MobileNetV1¶
Introduction¶
Compared with the traditional convolutional neural network, MobileNetV1’s parameters and the amount of computation are greatly reduced on the premise that the accuracy rate is slightly reduced. (Compared to VGG16, the accuracy rate is reduced by 0.9%, but the model parameters are only 1/32 of VGG). The model is based on a streamlined architecture that uses depthwise separable convolutions to build lightweight deep neural networks. At the same time, two simple global hyperparameters are introduced, which can effectively trade off latency and accuracy.[1]

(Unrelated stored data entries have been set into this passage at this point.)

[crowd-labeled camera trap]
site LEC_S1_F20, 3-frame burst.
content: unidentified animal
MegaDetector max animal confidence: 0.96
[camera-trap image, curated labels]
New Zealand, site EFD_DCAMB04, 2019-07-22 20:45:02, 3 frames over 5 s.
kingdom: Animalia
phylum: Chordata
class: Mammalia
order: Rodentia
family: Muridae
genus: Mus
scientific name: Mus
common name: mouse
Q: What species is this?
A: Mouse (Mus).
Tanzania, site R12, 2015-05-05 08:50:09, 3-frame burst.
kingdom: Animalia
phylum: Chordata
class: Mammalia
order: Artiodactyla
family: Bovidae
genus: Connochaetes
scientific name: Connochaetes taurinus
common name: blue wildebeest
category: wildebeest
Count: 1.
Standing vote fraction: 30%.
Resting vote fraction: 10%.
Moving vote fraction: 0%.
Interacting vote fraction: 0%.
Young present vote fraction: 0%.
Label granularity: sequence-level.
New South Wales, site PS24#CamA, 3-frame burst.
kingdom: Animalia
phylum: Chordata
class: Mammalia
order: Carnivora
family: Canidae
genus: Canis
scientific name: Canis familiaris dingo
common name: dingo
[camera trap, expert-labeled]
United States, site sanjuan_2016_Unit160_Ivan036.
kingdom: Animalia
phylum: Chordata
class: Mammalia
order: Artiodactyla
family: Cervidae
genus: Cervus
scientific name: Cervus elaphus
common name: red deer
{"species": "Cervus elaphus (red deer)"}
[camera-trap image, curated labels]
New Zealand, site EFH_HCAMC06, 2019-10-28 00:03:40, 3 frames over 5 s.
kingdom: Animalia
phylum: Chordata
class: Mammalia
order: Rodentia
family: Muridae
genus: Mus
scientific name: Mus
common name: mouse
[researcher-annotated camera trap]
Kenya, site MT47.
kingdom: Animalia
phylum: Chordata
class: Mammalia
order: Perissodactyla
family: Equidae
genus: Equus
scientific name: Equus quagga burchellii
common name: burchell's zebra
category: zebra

Figure 1. Architecture of MobileNetV1 [1]
Results¶
Our reproduced model performance on ImageNet-1K is reported as follows.
| Model | Context | Top-1 (%) | Top-5 (%) | Params (M) | Recipe | Download |
|---|---|---|---|---|---|---|
| MobileNet_v1_025 | D910x8-G | 54.64 | 78.29 | 0.47 | yaml | weights |
| MobileNet_v1_050 | D910x8-G | 66.39 | 86.71 | 1.34 | yaml | weights |
| MobileNet_v1_075 | D910x8-G | 70.66 | 89.49 | 2.60 | yaml | weights |
| MobileNet_v1_100 | D910x8-G | 71.83 | 90.26 | 4.25 | yaml | weights |
Notes¶
Context: Training context denoted as {device}x{pieces}-{MS mode}, where mindspore mode can be G - graph mode or F - pynative mode with ms function. For example, D910x8-G is for training on 8 pieces of Ascend 910 NPU using graph mode.
Top-1 and Top-5: Accuracy reported on the validation set of ImageNet-1K.
Quick Start¶
Preparation¶
Installation¶
Please refer to the installation instruction in MindCV.
Dataset Preparation¶
Please download the ImageNet-1K dataset for model training and validation.
Training¶
Distributed Training
It is easy to reproduce the reported results with the pre-defined training recipe. For distributed training on multiple Ascend 910 devices, please run
# distrubted training on multiple GPU/Ascend devices
mpirun -n 8 python train.py --config configs/mobilenetv1/mobilenet_v1_0.25_ascend.yaml --data_dir /path/to/imagenet
If the script is executed by the root user, the
--allow-run-as-rootparameter must be added tompirun.
Similarly, you can train the model on multiple GPU devices with the above mpirun command.
For detailed illustration of all hyper-parameters, please refer to config.py.
Note: As the global batch size (batch_size x num_devices) is an important hyper-parameter, it is recommended to keep the global batch size unchanged for reproduction or adjust the learning rate linearly to a new global batch size.
Standalone Training
If you want to train or finetune the model on a smaller dataset without distributed training, please run:
# standalone training on a CPU/GPU/Ascend device
python train.py --config configs/mobilenetv1/mobilenet_v1_0.25_ascend.yaml --data_dir /path/to/dataset --distribute False
Validation¶
To validate the accuracy of the trained model, you can use validate.py and parse the checkpoint path with --ckpt_path.
python validate.py -c configs/mobilenetv1/mobilenet_v1_0.25_ascend.yaml --data_dir /path/to/imagenet --ckpt_path /path/to/ckpt
Deployment¶
Please refer to the deployment tutorial in MindCV.
References¶
[1] Howard A G, Zhu M, Chen B, et al. Mobilenets: Efficient convolutional neural networks for mobile vision applications[J]. arXiv preprint arXiv:1704.04861, 2017.